[llvm] [VPlan] Extract reverse operation for reverse accesses (PR #146525)

Mon Dec 1 05:42:24 PST 2025

================
@@ -2866,28 +2867,42 @@ static void transformRecipestoEVLRecipes(VPlan &Plan, VPValue &EVL) {
         TypeInfo.inferScalarType(MaxEVL), DebugLoc::getUnknown());
 
     Builder.setInsertPoint(Header, Header->getFirstNonPhi());
-    VPValue *PrevEVL = Builder.createScalarPhi(
-        {MaxEVL, &EVL}, DebugLoc::getUnknown(), "prev.evl");
-
-    for (VPBasicBlock *VPBB : VPBlockUtils::blocksOnly<VPBasicBlock>(
-             vp_depth_first_deep(Plan.getVectorLoopRegion()->getEntry()))) {
-      for (VPRecipeBase &R : *VPBB) {
-        VPValue *V1, *V2;
-        if (!match(&R,
-                   m_VPInstruction<VPInstruction::FirstOrderRecurrenceSplice>(
-                       m_VPValue(V1), m_VPValue(V2))))
-          continue;
+    PrevEVL = Builder.createScalarPhi({MaxEVL, &EVL}, DebugLoc::getUnknown(),
+                                      "prev.evl");
+  }
+
+  // Transform the recipes must be converted to vector predication intrinsics
+  // even if they do not use header mask.
+  for (VPBasicBlock *VPBB : VPBlockUtils::blocksOnly<VPBasicBlock>(
+           vp_depth_first_deep(Plan.getVectorLoopRegion()->getEntry()))) {
+    for (VPRecipeBase &R : *VPBB) {
+      VPWidenIntrinsicRecipe *NewRecipe = nullptr;
+      VPValue *V1, *V2;
+      if (match(&R, m_VPInstruction<VPInstruction::FirstOrderRecurrenceSplice>(
+                        m_VPValue(V1), m_VPValue(V2)))) {
         VPValue *Imm = Plan.getOrAddLiveIn(
             ConstantInt::getSigned(Type::getInt32Ty(Plan.getContext()), -1));
-        VPWidenIntrinsicRecipe *VPSplice = new VPWidenIntrinsicRecipe(
+        NewRecipe = new VPWidenIntrinsicRecipe(
             Intrinsic::experimental_vp_splice,
             {V1, V2, Imm, Plan.getTrue(), PrevEVL, &EVL},
             TypeInfo.inferScalarType(R.getVPSingleValue()), {}, {},
             R.getDebugLoc());
-        VPSplice->insertBefore(&R);
-        R.getVPSingleValue()->replaceAllUsesWith(VPSplice);
-        ToErase.push_back(&R);
       }
+
+      // TODO: Only convert reverse to vp.reverse if it uses the result of
+      // vp.load, or defines the stored value of vp.store.
----------------
lukel97 wrote:

> I think that's kind-of already the case, right?
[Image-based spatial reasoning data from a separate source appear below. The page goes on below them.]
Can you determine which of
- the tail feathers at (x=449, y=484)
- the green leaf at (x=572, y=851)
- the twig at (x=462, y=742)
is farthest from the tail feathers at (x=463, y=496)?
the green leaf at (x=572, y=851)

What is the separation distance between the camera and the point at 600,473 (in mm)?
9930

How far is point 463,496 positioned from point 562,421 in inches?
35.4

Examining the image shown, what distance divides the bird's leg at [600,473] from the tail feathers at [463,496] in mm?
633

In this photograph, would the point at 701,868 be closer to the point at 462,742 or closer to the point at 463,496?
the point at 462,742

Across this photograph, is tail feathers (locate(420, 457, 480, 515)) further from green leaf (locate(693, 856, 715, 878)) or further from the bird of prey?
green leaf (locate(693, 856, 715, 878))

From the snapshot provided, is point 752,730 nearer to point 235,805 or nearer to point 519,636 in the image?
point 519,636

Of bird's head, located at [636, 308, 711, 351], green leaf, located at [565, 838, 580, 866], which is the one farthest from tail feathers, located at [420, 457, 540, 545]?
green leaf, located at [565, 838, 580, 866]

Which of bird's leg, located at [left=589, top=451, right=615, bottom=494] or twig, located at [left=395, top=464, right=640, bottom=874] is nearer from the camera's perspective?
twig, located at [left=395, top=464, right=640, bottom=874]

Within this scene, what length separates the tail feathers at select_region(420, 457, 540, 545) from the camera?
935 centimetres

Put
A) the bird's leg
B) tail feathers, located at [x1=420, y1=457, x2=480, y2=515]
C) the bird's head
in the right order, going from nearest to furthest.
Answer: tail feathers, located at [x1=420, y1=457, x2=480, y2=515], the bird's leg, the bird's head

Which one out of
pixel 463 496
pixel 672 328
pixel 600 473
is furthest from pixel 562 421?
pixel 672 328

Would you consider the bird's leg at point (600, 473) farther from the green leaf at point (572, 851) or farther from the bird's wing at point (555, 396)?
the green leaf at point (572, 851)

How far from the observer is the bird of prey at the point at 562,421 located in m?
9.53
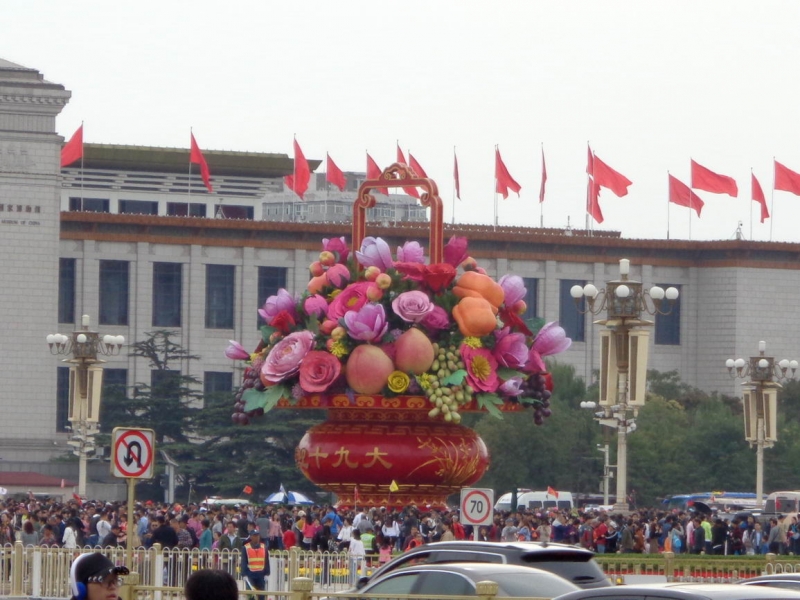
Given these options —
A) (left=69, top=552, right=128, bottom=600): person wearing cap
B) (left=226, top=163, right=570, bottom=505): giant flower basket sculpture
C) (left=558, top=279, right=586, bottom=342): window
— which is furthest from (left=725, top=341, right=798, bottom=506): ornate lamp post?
(left=69, top=552, right=128, bottom=600): person wearing cap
Until all recipes are converted, the intermediate VPlan may be partially incorrect.

Only the FOR recipes need to be converted, everything else in optimizeMaskToEVL is just an optimisation to replace the header mask with VP intrinsics. We can skip optimizeMaskToEVL and the VPlan will still be correct, because the masked recipes still have the same semantics.

The fact that we're intertwining the transformation to a variably stepping IV with optimisations makes the EVL transform harder to reason about. This is what https://github.com/llvm/llvm-project/pull/166164 aims to fix by moving out optimizeMaskToEVL. 
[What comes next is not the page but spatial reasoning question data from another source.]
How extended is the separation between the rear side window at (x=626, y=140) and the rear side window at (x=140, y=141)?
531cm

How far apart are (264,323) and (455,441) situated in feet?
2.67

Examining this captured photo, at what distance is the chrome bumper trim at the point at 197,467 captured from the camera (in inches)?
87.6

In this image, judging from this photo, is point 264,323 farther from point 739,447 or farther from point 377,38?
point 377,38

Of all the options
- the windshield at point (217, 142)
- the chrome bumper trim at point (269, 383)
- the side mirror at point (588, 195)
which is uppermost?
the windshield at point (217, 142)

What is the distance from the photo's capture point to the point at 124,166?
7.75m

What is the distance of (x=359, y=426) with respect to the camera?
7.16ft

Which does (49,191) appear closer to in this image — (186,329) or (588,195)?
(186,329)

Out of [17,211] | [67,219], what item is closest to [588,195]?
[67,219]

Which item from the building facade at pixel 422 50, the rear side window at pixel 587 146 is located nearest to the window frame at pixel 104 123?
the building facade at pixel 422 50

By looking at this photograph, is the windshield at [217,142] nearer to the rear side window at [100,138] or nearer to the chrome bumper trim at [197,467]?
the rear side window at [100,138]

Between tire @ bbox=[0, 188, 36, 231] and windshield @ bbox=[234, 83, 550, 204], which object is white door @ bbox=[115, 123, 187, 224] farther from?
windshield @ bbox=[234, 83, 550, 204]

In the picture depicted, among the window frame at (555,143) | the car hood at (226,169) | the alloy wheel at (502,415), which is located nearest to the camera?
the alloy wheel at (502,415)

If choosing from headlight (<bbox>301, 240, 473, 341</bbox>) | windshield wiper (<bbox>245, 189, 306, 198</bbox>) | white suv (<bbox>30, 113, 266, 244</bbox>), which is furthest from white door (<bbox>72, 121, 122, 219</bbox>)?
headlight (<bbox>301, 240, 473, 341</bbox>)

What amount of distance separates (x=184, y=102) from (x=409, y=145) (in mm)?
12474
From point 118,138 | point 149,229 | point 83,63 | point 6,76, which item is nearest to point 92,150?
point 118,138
> I would like to avoid correctness to depend on the exact position of the reverse.

I'm with you here, but extracting the reverse from VPWidenLoadRecipe doesn't actually require us to "fix up" anything in the EVL plan for correctness, which is why I find this part of the code confusing.

It's just that the existing optimization becomes incorrect because the semantics of VPWidenLoadRecipe have changed, which we need to adjust in optimizeMaskToEVL. I'll see if I can share a branch that shows what I mean better.

https://github.com/llvm/llvm-project/pull/146525